◆ Extracted entries ◆
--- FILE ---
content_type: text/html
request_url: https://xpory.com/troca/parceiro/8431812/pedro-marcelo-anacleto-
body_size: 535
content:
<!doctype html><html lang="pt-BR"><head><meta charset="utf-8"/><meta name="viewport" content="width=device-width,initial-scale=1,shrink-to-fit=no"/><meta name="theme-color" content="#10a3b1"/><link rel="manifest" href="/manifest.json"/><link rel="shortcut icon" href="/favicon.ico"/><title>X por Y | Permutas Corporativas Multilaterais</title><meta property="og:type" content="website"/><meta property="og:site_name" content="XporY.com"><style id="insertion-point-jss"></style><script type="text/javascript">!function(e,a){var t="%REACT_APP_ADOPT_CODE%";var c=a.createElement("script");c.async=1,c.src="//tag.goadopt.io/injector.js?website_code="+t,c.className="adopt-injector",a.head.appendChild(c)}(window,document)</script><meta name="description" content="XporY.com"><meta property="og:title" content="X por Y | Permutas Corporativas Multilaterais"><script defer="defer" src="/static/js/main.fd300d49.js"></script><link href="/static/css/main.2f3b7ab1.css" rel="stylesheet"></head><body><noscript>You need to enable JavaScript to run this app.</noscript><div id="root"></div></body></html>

◆ About this exercise ◆
Each entry needs to be transcribed exactly.

◆ Result of this exercise ◆
--- FILE ---
content_type: text/html
request_url: https://xpory.com/troca/parceiro/8431812/pedro-marcelo-anacleto-
body_size: 535
content:
<!doctype html><html lang="pt-BR"><head><meta charset="utf-8"/><meta name="viewport" content="width=device-width,initial-scale=1,shrink-to-fit=no"/><meta name="theme-color" content="#10a3b1"/><link rel="manifest" href="/manifest.json"/><link rel="shortcut icon" href="/favicon.ico"/><title>X por Y | Permutas Corporativas Multilaterais</title><meta property="og:type" content="website"/><meta property="og:site_name" content="XporY.com"><style id="insertion-point-jss"></style><script type="text/javascript">!function(e,a){var t="%REACT_APP_ADOPT_CODE%";var c=a.createElement("script");c.async=1,c.src="//tag.goadopt.io/injector.js?website_code="+t,c.className="adopt-injector",a.head.appendChild(c)}(window,document)</script><meta name="description" content="XporY.com"><meta property="og:title" content="X por Y | Permutas Corporativas Multilaterais"><script defer="defer" src="/static/js/main.fd300d49.js"></script><link href="/static/css/main.2f3b7ab1.css" rel="stylesheet"></head><body><noscript>You need to enable JavaScript to run this app.</noscript><div id="root"></div></body></html>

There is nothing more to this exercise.